The strain of treatment decisions, the monthly emotional rollercoaster, or the adjustment to parenting can trigger protective responses that, while understandable, may create distance just when connection is needed most. Some partners might find themselves walking on eggshells, afraid to share their own struggles for fear of adding to their loved one's burden. Others might feel shut out, unsure how to bridge the growing emotional gap.
Using Emotionally Focused Couples Therapy, alongside other approaches, GLB Psychology provides a space where these patterns can be gently explored and understood, helping partners find their way back to each other during this challenging time.
Support for Partners and Family:
Seeing your loved one struggle with their emotional wellbeing can be extremely taxing. Emotions such as sadness, loneliness, exasperation, confusion, frustration and anger (to name just a few) can all show up during this difficult time.
It might be that you feel at a loss as to how to help your loved one, and you have lost hope. It may be that you are struggling to manage your own difficulties and feelings in response to your loved one's struggles.
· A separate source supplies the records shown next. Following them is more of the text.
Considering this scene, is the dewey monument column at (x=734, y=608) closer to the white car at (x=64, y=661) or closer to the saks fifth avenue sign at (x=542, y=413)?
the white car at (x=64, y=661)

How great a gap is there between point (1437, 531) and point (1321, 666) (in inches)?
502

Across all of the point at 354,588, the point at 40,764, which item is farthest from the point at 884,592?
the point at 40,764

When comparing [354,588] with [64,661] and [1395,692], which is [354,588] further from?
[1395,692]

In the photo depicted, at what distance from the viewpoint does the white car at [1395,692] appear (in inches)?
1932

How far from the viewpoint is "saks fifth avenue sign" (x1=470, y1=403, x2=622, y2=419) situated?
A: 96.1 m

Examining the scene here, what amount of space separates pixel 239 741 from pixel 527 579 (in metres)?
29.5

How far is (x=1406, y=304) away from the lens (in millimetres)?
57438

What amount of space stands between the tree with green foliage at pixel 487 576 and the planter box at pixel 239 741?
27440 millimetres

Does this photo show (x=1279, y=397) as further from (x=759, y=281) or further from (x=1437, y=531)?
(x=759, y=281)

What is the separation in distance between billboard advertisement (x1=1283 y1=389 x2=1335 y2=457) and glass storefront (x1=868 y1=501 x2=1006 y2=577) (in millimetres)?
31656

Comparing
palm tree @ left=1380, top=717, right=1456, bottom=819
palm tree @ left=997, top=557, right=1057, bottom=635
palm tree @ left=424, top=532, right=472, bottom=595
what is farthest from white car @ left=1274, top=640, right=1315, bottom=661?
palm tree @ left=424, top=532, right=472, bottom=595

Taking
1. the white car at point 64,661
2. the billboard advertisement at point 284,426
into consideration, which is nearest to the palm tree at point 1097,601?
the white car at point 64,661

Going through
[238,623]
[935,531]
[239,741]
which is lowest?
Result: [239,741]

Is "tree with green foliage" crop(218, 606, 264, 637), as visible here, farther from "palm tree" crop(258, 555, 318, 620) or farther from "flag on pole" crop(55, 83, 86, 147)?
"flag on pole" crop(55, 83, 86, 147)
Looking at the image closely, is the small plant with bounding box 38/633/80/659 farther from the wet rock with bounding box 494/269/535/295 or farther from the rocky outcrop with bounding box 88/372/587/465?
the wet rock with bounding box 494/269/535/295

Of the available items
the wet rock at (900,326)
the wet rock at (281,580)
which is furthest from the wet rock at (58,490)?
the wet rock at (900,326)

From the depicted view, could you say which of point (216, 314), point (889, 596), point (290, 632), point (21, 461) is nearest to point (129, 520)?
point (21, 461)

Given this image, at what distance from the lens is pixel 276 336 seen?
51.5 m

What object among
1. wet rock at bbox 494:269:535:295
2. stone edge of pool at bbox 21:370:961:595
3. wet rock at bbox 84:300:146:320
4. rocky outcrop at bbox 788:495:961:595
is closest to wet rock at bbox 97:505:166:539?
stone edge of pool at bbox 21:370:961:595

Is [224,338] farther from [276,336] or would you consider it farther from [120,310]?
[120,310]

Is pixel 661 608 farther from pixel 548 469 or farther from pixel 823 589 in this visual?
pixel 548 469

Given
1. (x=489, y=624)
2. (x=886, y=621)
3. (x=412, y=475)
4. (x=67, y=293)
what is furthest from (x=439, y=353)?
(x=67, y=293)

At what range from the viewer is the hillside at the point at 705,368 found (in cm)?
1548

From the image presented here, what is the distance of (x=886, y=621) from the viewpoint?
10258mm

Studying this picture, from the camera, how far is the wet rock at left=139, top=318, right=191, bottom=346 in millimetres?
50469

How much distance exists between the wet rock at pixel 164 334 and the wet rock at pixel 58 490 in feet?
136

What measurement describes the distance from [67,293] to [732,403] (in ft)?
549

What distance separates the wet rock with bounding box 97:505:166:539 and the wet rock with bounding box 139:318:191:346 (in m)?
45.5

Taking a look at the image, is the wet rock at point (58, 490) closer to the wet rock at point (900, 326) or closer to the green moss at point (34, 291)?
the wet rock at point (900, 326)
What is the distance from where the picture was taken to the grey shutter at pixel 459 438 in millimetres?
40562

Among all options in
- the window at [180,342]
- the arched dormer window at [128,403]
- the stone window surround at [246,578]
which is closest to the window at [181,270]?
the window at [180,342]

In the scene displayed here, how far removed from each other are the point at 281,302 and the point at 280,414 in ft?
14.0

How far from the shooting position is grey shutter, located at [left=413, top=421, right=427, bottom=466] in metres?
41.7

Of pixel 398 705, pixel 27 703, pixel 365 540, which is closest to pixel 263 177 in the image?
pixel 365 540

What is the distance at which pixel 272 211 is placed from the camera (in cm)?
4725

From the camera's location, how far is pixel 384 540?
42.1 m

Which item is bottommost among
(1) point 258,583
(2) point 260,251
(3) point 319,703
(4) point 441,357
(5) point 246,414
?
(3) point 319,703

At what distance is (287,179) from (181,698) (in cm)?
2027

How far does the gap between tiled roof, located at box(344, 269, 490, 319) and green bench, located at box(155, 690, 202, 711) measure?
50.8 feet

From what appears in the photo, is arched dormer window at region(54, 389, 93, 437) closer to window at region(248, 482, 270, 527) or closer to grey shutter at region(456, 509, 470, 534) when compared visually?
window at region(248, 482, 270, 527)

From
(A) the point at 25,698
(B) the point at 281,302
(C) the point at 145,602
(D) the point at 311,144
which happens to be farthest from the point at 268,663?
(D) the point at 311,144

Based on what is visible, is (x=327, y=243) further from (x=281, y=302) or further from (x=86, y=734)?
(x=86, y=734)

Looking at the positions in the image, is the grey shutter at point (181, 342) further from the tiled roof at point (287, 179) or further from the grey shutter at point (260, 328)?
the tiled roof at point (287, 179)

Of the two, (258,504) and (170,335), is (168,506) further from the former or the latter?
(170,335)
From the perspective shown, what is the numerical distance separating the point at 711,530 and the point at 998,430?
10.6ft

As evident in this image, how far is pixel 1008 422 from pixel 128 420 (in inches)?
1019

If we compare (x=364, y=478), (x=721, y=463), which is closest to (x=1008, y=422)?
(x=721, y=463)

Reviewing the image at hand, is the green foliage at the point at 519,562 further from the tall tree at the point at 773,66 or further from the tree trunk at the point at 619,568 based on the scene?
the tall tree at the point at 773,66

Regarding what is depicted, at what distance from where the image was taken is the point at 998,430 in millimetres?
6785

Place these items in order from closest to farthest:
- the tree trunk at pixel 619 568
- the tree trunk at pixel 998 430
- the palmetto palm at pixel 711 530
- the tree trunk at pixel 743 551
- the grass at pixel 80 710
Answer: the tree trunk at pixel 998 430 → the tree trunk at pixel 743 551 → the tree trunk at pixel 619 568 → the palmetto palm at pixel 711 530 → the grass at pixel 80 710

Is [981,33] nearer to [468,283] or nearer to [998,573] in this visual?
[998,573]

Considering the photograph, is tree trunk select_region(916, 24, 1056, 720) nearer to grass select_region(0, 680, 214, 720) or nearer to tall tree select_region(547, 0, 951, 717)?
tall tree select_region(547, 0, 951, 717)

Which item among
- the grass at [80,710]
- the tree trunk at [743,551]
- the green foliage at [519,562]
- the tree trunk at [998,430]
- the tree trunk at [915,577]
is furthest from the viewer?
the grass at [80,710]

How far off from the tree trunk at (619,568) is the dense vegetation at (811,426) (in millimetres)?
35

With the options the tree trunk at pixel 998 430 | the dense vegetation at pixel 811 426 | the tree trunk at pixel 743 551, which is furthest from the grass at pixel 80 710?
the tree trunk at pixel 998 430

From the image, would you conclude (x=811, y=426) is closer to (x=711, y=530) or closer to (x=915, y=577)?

Or that the burden of responsibility is starting to feel too great.
It can also be difficult to find support, as you may feel unable to talk to your loved one, and other friends and family members may be more focused on your loved one’s difficulties. But you don’t have to be alone.
I understand the toil this can take on you, and GLB Psychology is here to offer a non-judgmental, compassionate ear. Using Compassion Focused Therapy (CFT), alongside other approaches, I am committed to helping you understand your feelings towards your loved one’s difficulties, to take time for yourself, and to be kind and compassionate towards yourself during this extremely difficult time.